START Given passage

Dear Daughters,
While walking in the woods with Bo this morning, I decided to try to imagine the world from his perspective. Realizing that I lack his auditory and olfactory powers, I nevertheless figured that trying to to see as he sees might teach me something interesting. So I spent a few minutes looking where he looked and listening to what perked his ears.
I noticed a number of things I otherwise would have missed: Half a dozen squirrels scampering over crunching leaves; the songs of crows and blue jays competing for air space; the burbling of the creek at the spot where our path curves north; the way Bo occasionally snorts when he’s carrying two baseballs in his mouth at once.
More generally, I saw and heard and felt deeper into the woods than I normally do. I became more alive to its layers of perceptual potential. The trees and their branches came into sharper relief, even as the blue of the sky intensified behind them. Yellow leaves and red berries suddenly popped against against the backdrop of dusty snow. The meandering movements of a flock of birds felt musical despite their silence. And the sound of small footsteps in the distance became a question I otherwise wouldn’t have asked.
As Bo’s ears perked and I tuned in to the forest, I became both less aware of myself and more involved in my presence, more open to interacting with a living, breathing, ever-unfolding world. I became both less imaginary and more imaginative–less a character at the center of a story I tell myself and more a creature engaged in creative exploration.
I didn’t really become more dog-like. But I did become human in a different, more tuned-in, way. And that made me think about what I had to tune out in order to become so tuned in.

END Given passage
START Record set

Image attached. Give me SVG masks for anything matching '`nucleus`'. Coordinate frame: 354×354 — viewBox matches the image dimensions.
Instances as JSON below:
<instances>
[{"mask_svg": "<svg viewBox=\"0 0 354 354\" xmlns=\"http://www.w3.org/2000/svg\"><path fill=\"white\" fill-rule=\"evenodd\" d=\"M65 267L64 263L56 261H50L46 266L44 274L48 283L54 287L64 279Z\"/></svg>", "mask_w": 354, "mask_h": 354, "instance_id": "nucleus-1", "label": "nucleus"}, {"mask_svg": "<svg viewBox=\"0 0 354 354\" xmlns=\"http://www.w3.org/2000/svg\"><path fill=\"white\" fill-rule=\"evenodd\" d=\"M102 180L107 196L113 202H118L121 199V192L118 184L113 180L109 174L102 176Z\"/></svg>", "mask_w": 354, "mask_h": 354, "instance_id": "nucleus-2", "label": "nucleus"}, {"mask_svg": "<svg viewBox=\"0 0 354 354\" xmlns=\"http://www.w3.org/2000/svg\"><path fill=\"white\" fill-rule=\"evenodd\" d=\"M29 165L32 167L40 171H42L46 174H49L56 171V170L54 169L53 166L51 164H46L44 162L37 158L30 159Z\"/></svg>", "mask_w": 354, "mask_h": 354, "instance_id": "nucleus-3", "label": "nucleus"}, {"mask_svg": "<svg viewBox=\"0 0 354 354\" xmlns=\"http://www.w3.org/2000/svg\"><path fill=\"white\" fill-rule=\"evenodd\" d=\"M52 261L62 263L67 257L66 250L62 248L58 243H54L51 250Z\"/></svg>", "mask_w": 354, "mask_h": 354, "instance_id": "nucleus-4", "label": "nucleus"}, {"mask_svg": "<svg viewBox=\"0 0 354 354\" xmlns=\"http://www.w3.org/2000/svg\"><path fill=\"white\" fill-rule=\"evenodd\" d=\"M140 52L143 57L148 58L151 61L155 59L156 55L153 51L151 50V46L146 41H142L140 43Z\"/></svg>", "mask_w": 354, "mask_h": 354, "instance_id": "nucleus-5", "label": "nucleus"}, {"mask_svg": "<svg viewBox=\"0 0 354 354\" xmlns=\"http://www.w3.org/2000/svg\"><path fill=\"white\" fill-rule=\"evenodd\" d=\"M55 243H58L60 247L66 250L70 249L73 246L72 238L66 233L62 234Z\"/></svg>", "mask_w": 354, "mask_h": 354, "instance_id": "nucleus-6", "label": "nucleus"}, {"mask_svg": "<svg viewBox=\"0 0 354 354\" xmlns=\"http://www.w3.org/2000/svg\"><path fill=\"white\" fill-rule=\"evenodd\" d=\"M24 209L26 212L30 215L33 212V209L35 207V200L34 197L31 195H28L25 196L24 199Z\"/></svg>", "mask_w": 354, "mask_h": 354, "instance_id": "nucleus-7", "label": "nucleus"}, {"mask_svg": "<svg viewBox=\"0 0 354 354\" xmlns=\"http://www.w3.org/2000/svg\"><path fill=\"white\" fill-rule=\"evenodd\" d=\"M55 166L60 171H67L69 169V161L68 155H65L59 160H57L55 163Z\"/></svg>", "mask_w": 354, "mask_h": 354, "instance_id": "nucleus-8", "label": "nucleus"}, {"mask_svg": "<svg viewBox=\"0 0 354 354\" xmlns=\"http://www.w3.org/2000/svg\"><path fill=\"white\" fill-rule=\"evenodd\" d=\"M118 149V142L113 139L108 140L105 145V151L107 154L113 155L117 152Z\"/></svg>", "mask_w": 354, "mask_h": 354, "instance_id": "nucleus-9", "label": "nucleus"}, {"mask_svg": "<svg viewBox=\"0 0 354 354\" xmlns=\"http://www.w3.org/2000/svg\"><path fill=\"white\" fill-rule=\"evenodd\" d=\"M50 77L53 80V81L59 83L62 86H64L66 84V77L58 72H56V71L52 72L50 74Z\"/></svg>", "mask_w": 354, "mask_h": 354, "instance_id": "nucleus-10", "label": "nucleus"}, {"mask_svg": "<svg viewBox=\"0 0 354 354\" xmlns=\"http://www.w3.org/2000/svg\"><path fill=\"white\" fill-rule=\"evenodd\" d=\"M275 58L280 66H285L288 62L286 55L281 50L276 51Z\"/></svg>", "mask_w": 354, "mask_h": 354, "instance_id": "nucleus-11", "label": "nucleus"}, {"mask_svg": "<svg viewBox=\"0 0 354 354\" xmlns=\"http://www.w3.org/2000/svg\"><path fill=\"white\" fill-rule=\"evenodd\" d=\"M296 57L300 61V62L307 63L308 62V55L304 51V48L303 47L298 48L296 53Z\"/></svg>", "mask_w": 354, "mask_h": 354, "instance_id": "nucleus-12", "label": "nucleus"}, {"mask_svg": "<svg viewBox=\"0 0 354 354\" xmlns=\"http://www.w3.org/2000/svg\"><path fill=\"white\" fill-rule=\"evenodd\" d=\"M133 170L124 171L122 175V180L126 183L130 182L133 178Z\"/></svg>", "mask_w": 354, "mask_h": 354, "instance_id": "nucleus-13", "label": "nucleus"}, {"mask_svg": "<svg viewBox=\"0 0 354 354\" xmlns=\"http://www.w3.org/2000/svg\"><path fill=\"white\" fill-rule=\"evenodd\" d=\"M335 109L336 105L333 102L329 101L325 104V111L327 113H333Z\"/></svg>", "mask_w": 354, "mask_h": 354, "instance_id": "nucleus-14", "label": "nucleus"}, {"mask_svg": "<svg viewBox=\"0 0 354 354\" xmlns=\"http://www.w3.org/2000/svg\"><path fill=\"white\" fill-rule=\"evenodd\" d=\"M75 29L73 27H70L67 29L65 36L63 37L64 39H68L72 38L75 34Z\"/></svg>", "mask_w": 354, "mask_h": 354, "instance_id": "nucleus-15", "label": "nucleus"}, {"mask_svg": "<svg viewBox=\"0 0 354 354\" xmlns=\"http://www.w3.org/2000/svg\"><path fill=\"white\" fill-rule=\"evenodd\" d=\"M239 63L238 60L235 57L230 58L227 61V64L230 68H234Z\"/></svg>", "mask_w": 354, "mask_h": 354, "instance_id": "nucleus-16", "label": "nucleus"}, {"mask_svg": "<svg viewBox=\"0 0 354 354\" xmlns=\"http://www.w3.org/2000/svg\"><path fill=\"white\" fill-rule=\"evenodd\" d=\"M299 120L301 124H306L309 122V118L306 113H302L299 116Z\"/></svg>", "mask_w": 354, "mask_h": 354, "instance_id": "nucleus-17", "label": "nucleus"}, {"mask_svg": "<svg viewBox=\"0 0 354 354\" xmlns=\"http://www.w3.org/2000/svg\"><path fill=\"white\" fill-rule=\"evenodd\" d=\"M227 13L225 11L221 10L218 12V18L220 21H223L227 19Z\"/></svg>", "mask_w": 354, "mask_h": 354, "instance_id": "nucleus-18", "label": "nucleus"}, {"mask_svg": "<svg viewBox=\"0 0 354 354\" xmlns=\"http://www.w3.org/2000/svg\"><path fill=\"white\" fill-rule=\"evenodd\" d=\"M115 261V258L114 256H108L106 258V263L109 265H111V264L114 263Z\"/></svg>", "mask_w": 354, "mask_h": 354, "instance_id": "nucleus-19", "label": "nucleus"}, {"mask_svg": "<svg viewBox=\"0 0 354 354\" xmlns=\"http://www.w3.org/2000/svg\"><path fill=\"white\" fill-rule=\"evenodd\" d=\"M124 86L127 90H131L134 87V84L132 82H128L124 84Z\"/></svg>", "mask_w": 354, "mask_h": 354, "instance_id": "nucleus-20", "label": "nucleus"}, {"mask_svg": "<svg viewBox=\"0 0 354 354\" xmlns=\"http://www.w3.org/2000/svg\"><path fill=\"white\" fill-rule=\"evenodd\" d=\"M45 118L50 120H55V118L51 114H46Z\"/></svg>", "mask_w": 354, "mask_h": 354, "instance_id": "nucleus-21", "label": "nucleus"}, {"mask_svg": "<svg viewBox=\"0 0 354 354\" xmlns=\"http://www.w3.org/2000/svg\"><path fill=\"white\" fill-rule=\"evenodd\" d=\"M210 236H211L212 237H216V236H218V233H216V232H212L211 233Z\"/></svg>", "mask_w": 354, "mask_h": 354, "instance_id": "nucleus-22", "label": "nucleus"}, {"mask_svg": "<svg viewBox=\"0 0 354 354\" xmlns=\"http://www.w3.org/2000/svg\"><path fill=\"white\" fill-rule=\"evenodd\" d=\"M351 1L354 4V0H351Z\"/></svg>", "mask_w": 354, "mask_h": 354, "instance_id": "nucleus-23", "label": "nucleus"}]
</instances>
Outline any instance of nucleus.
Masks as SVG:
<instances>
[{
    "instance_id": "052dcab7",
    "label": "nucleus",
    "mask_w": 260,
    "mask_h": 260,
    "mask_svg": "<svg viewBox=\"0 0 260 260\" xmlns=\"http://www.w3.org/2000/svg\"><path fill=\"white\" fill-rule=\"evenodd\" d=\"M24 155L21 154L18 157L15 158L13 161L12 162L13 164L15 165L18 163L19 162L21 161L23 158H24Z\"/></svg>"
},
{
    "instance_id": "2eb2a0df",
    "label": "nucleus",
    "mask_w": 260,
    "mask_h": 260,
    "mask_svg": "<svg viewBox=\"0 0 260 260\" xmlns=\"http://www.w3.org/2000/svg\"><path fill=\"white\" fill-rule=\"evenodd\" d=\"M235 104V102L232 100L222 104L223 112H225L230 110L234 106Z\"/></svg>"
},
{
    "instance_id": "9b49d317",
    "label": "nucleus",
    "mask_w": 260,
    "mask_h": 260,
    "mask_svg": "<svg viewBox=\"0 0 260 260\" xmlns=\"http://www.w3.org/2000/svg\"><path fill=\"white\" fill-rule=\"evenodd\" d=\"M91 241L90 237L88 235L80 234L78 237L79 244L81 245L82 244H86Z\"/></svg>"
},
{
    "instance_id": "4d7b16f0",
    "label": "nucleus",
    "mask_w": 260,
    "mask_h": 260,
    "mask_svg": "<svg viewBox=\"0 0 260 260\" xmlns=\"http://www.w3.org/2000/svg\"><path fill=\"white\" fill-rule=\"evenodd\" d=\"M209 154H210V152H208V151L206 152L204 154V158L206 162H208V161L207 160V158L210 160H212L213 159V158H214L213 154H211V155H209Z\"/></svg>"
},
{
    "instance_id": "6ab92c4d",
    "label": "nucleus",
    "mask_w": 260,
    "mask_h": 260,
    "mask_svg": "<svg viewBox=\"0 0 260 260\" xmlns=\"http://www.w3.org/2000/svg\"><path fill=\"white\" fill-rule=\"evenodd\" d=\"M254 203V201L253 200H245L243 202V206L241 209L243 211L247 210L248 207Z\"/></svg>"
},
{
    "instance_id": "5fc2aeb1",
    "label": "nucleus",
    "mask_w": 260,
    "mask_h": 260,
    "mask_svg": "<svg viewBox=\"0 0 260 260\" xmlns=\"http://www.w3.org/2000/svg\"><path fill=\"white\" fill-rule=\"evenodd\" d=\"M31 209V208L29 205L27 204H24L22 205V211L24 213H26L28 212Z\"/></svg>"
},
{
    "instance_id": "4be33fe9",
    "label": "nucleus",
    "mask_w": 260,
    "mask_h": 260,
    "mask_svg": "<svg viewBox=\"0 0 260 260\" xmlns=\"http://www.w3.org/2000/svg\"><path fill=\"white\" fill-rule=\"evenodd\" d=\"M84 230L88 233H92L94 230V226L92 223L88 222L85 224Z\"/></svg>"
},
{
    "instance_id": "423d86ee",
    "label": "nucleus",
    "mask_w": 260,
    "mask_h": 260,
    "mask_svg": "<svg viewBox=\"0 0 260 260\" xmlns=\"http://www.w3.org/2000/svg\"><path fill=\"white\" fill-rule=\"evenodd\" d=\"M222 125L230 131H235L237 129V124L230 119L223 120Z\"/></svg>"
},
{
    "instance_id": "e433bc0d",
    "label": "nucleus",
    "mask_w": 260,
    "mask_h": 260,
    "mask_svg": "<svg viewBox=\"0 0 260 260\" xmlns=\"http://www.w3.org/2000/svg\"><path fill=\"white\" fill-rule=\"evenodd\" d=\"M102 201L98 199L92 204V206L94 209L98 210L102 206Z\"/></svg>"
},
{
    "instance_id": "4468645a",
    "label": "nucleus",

END Record set

Task 1: In the letter about the woods walk with Bo, what does Bo sometimes do when he has two baseballs in his mouth at once?
Task 2: Carry the letter about the woods walk with Bo forward, picking up right after its last sentence.
The rows play no part in this work.

Reply 1: He occasionally snorts.

Reply 2:
In trying to be like Bo, I realized, I had quieted the conversations inside my head: the voice that nags me about what always yet needs to be done; the narrator who tells me tales about what everyone else must be thinking; the nervous writer who’s always on the lookout for the next clever thing to say. And so on.
My attempt at being dog-like silenced them all. And it made me think about how valuable that can be–in allowing my attention and focus to extend farther and deeper, in enabling me to become comparatively unmediated. The less caught up I was in the constant flow of commentary about the world, the more I found myself actually connecting to it.
Something to think about in an era when most of us carry dozens or even hundreds of conversations around with us everywhere we go–both on our smartphones and in our heads. Deep connection requires a deliberate attempt to quiet the voices inside and attend from a different perspective. It takes perked ears and an undisturbed mind. It necessitates an attempt, however imperfect, to live in the immediate, unmediated, moment–the way Bo lives each moment in the woods.
In short: Unplug. Tune in. Walk on.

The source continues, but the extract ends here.